*EXERCISE PROMPT*
Return nothing but the lines from the one containing "Arrma Infraction 223s" through the end of the records below, exactly as they stand and without pictures.
[THE DATA — start]
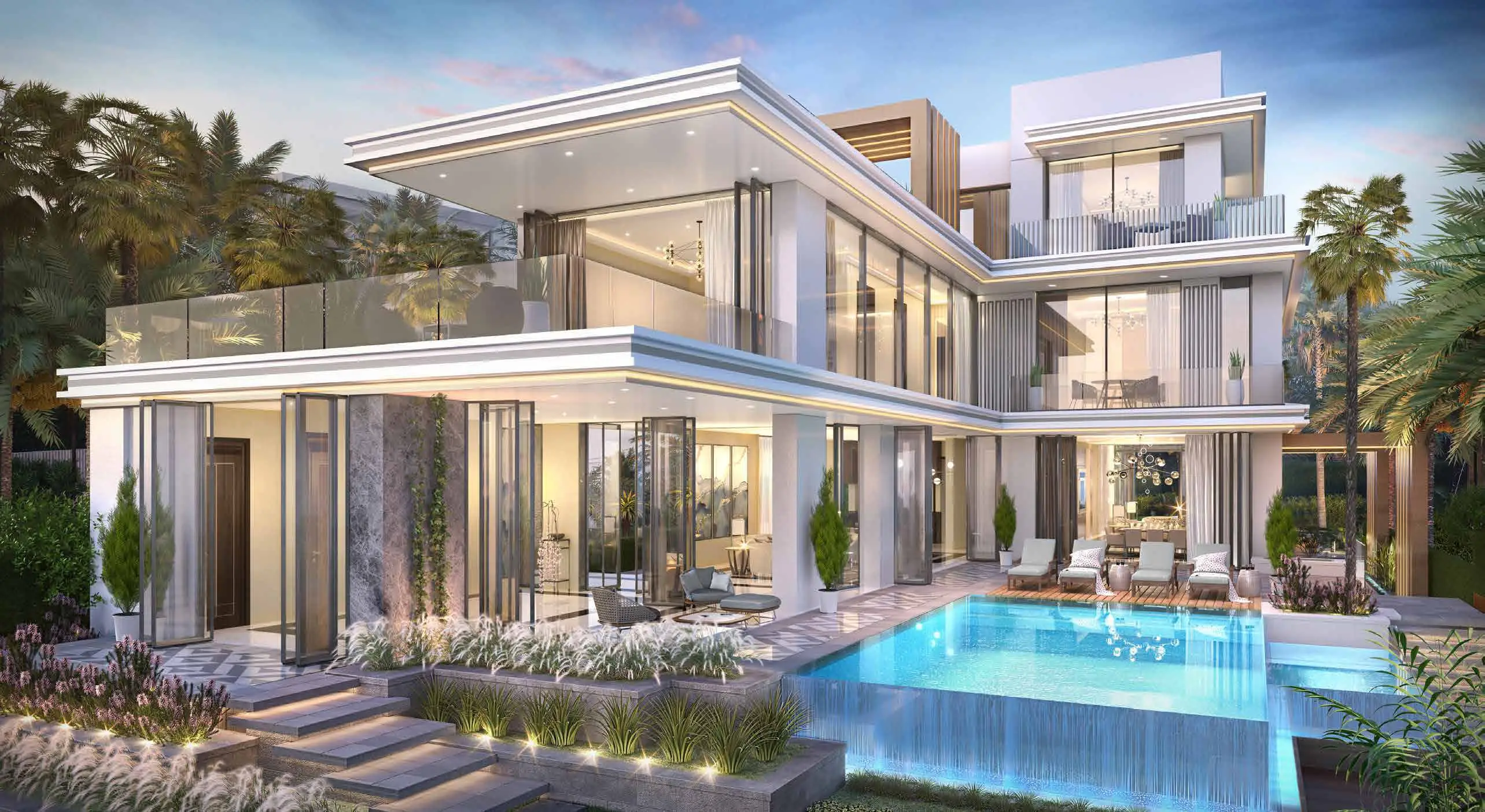 Damac Islands - Bora Bora 2 — photo 17, Dubai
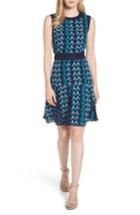 Women's Draper James Meadow Vines Lace Dress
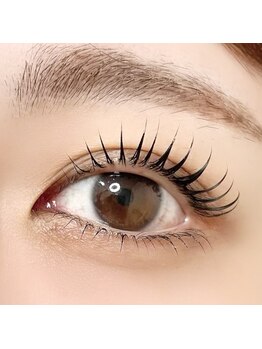 レジアント(Rediant)/パリジェンヌラッシュリフト上下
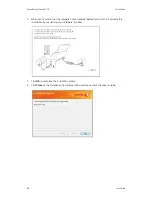 Предварительный просмотр 21 страницы Xerox DocuMate 3120 User Manual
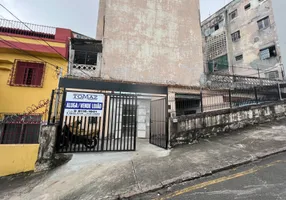 Foto 1 de Galpão/Depósito/Armazém com 8 Quartos para venda ou aluguel, 445m² em Dois de Julho, Salvador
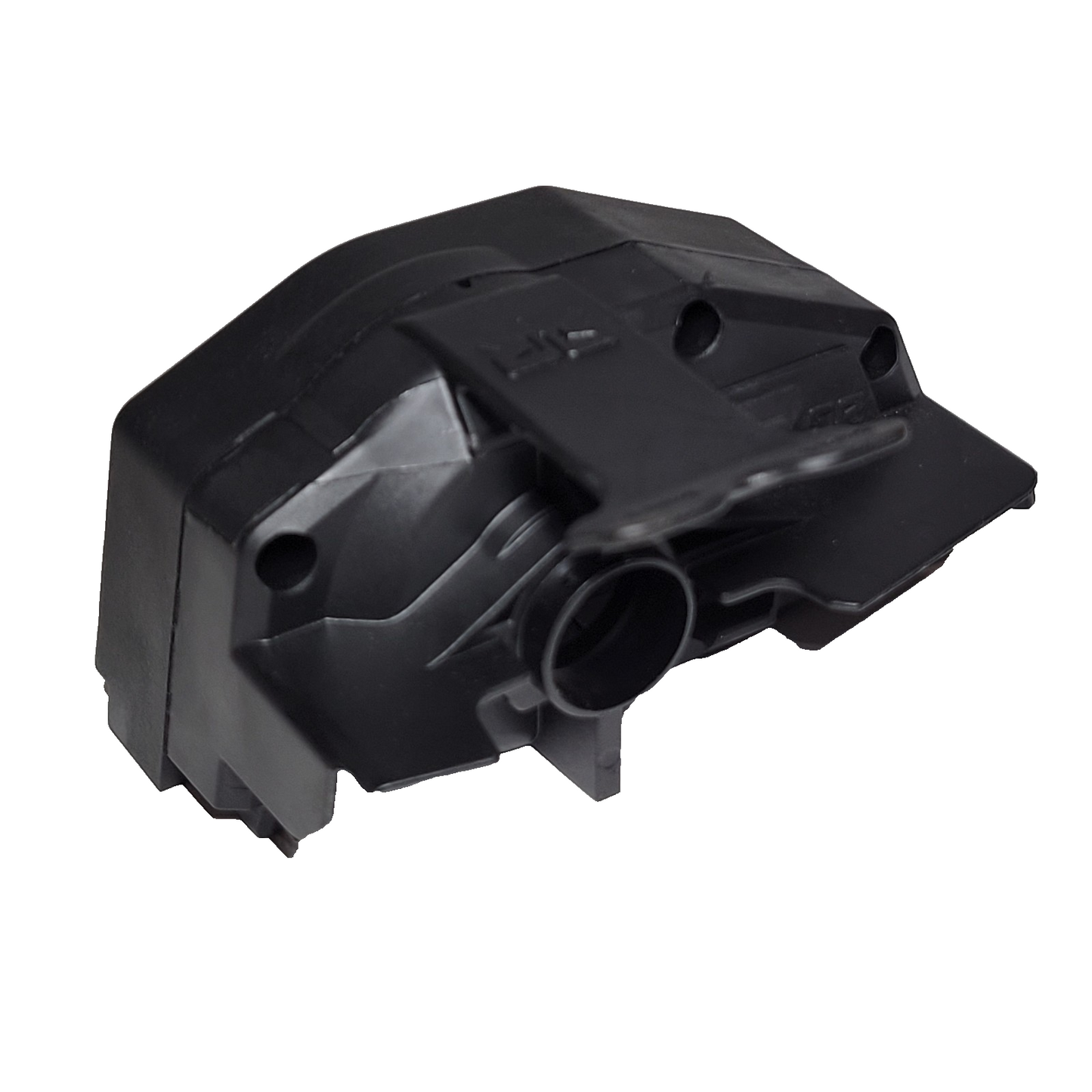 Arrma Infraction 223s BLX Motor Mount, Spur Gear 50T & OLC Trans Protector V4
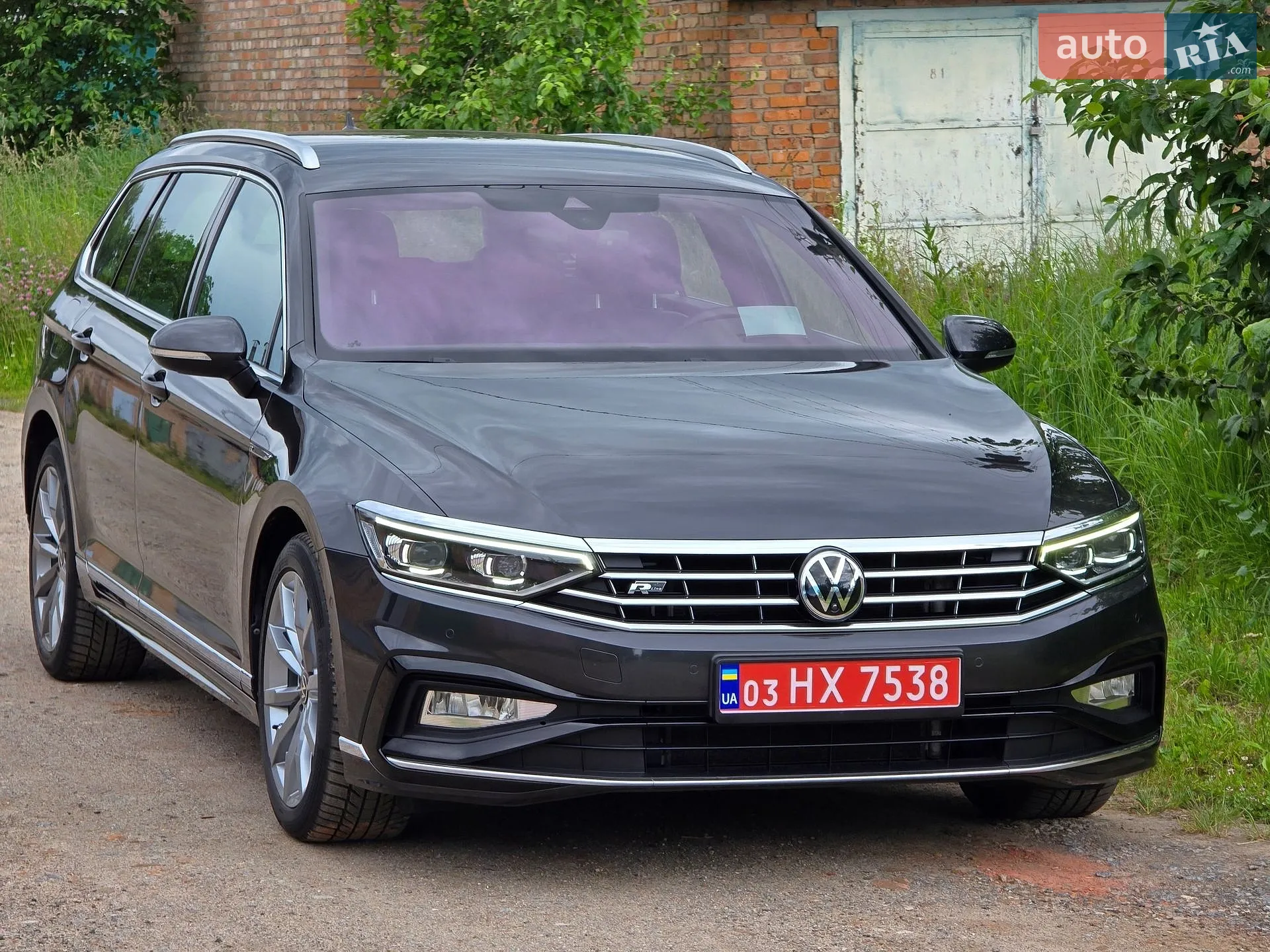 2021 Volkswagen Passat - мініатюра 82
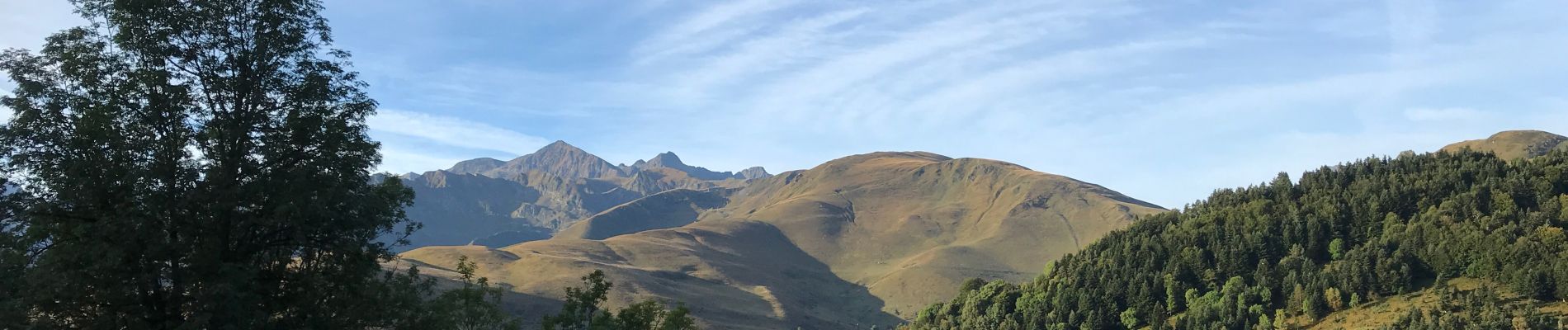 Tour Wandern Portet-de-Luchon - R74 Portet de Luchon  - Photo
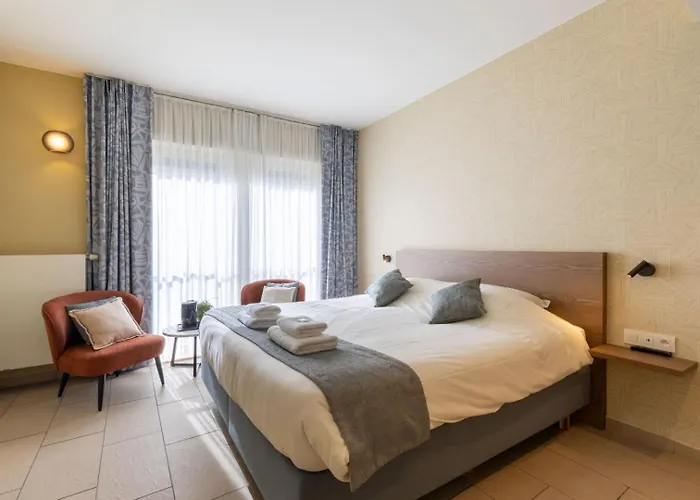 Huisdiervriendelijk hotel: Hotel Jose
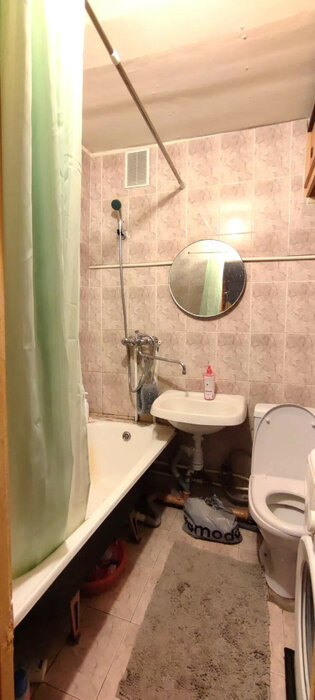 Екатеринбург, ул. Уральская, 60 (Пионерский) - фото квартиры (7)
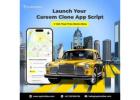 Get a Ready-Made Careem Clone App – Quick & Affordable
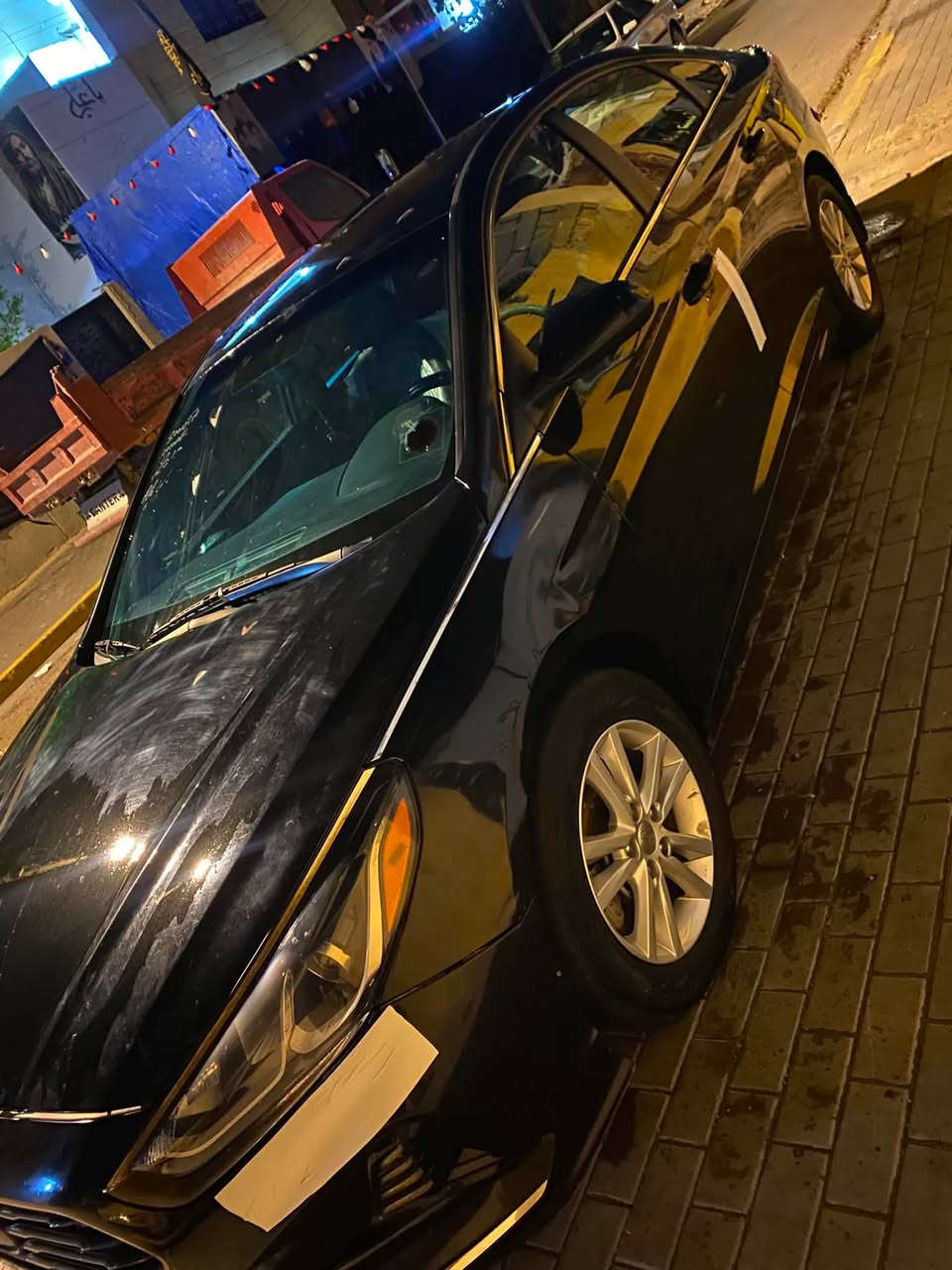 سوناته مديل 2019 ادوت مكفوله من الكص مواصفات تحكم ستيرن كفاله بدي مكينه وكير وتبريد سياره جديده مكان بصره سياره بانزين سعر 65 وبيهه مجال قليل رقم الهاتف ***********

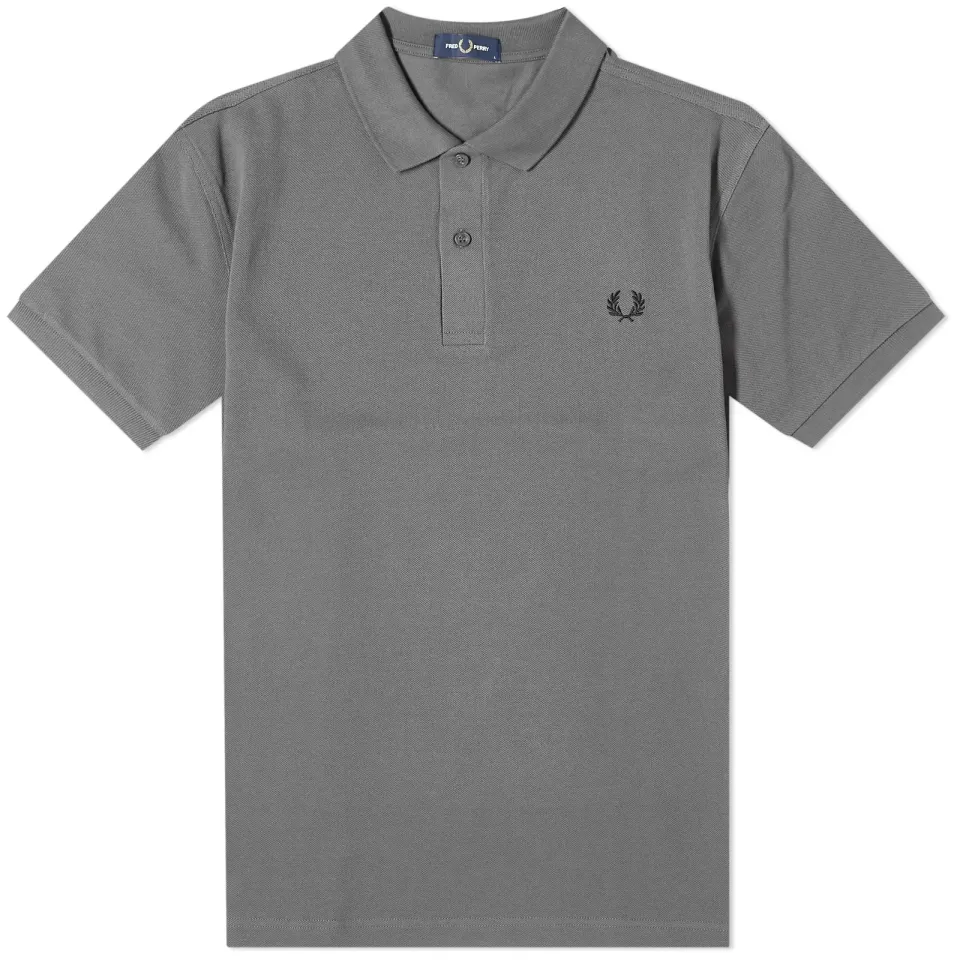 Plain Polo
[THE DATA — finish]
*OUTPUT OF THE EXERCISE*
 Arrma Infraction 223s BLX Motor Mount, Spur Gear 50T & OLC Trans Protector V4
 2021 Volkswagen Passat - мініатюра 82
 Tour Wandern Portet-de-Luchon - R74 Portet de Luchon  - Photo
 Huisdiervriendelijk hotel: Hotel Jose
 Екатеринбург, ул. Уральская, 60 (Пионерский) - фото квартиры (7)
 Get a Ready-Made Careem Clone App – Quick & Affordable
 سوناته مديل 2019 ادوت مكفوله من الكص مواصفات تحكم ستيرن كفاله بدي مكينه وكير وتبريد سياره جديده مكان بصره سياره بانزين سعر 65 وبيهه مجال قليل رقم الهاتف ***********

 Plain Polo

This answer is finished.